「すイエんサー」がテーマとするのは、日常生活の中にある素朴な疑問や、気になっていることである。例えば「バースデーケーキのロウソクの火を一気に吹き消したい」「茶柱をいつでもたてたい」「ジェットコースターの恐怖を簡単に克服したい」「針の穴に糸をスーッと簡単に通したい」「ゆで卵の黄身をピッタリど真ん中にしたい!」とか、どうでもいいことを真剣に考える。
すイエんサーガールたちには台本がなく、打ち合わせもない。ガチンコのロケで無理難題を解かなければならない。ひたすら無駄にグルグル考える。この右往左往ともいうべき「グルグル思考」を鍛えなければならない。その結果、必ず、思考力、発想力、実践力を束ねた、生き抜く力、すなわち「知力」が身につくはずである、という。プロセスこそが科学である。
で、実際に知力がついてしまった。番組内企画で実施された「知力の格闘技!」シリーズで、すイエんサーガールたちは東大、京大など名門大学の理系学生たちとの知力バトルで、なんと5勝4敗と勝ち越す。驚愕の事実である。その実況中継の章はじつに面白く、スリリングで、感動的である。すごいぞ、女子。
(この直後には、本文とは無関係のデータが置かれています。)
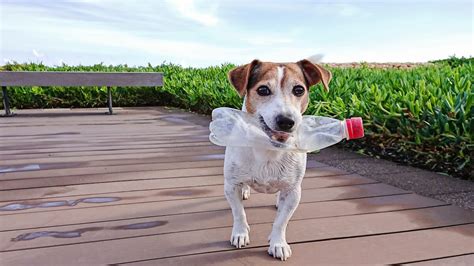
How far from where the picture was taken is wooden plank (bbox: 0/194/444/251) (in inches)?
104

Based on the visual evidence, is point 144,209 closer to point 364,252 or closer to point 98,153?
point 364,252

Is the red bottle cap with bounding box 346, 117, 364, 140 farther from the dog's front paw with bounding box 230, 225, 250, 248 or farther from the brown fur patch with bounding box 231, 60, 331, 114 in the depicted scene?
the dog's front paw with bounding box 230, 225, 250, 248

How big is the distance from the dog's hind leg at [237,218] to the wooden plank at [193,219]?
315mm

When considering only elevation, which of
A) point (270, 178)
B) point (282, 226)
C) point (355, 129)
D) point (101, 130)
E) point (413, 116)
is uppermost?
point (355, 129)

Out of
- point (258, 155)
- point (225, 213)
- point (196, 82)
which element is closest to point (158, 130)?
point (196, 82)

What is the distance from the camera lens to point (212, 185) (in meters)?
3.75

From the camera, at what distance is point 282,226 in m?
2.45

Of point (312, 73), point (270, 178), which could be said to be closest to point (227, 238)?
point (270, 178)

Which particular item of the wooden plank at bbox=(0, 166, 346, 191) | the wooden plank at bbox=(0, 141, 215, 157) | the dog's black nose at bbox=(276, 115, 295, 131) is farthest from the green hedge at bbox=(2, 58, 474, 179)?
the dog's black nose at bbox=(276, 115, 295, 131)

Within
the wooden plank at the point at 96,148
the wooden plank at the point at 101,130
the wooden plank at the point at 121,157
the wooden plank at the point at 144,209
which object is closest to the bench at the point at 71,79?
the wooden plank at the point at 101,130

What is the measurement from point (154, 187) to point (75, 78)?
6.08m

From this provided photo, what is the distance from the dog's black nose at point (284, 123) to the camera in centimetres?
215

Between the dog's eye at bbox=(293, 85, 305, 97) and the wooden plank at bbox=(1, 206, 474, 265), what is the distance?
883 mm

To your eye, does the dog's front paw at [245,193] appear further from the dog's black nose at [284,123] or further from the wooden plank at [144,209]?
the dog's black nose at [284,123]
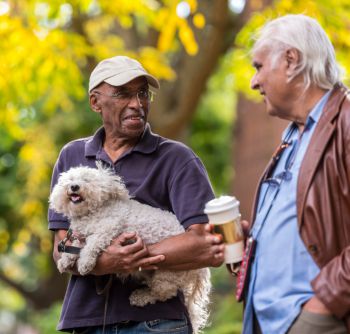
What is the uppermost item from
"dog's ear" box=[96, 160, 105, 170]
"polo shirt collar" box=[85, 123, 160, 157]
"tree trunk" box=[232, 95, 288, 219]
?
"polo shirt collar" box=[85, 123, 160, 157]

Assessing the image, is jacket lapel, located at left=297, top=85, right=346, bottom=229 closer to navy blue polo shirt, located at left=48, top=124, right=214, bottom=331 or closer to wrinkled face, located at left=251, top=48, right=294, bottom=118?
wrinkled face, located at left=251, top=48, right=294, bottom=118

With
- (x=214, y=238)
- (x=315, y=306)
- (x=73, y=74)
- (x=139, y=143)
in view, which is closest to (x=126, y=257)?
(x=214, y=238)

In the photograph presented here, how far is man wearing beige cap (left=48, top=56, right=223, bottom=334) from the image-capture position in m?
3.93

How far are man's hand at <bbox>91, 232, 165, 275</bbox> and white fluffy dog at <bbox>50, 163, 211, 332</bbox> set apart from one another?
0.04 metres

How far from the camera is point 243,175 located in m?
13.2

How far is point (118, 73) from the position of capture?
4133mm

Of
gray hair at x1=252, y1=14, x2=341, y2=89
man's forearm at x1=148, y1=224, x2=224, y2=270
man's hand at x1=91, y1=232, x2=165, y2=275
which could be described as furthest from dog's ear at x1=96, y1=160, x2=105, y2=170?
gray hair at x1=252, y1=14, x2=341, y2=89

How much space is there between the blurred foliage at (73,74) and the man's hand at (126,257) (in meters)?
1.18

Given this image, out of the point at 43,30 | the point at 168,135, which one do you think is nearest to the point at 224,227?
the point at 43,30

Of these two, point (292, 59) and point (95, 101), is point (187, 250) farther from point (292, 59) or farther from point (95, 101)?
point (292, 59)

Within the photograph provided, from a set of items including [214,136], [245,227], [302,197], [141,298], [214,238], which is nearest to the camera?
[302,197]

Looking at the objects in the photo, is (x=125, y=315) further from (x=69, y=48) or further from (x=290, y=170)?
(x=69, y=48)

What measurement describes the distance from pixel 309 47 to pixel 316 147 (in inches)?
17.4

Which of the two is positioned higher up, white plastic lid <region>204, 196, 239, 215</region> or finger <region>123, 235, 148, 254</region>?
white plastic lid <region>204, 196, 239, 215</region>
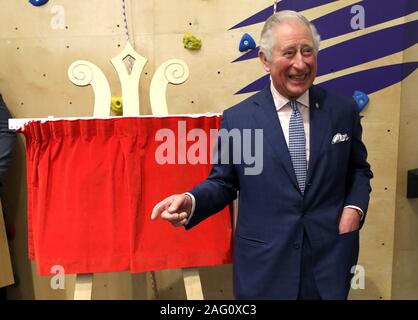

ひたすら「グルグル思考」せよ。それを担うのは、疑う力、ずらす力、つなげる力、寄り道する力、あさっての方を向く力、広げる力、笑う力である。というが、いかにも無理やりこじつけっぽい感じもあって、自慢の多い文章がおいしくないが、面白かった。早乙女ケイ子のイラストが超弩級にいい!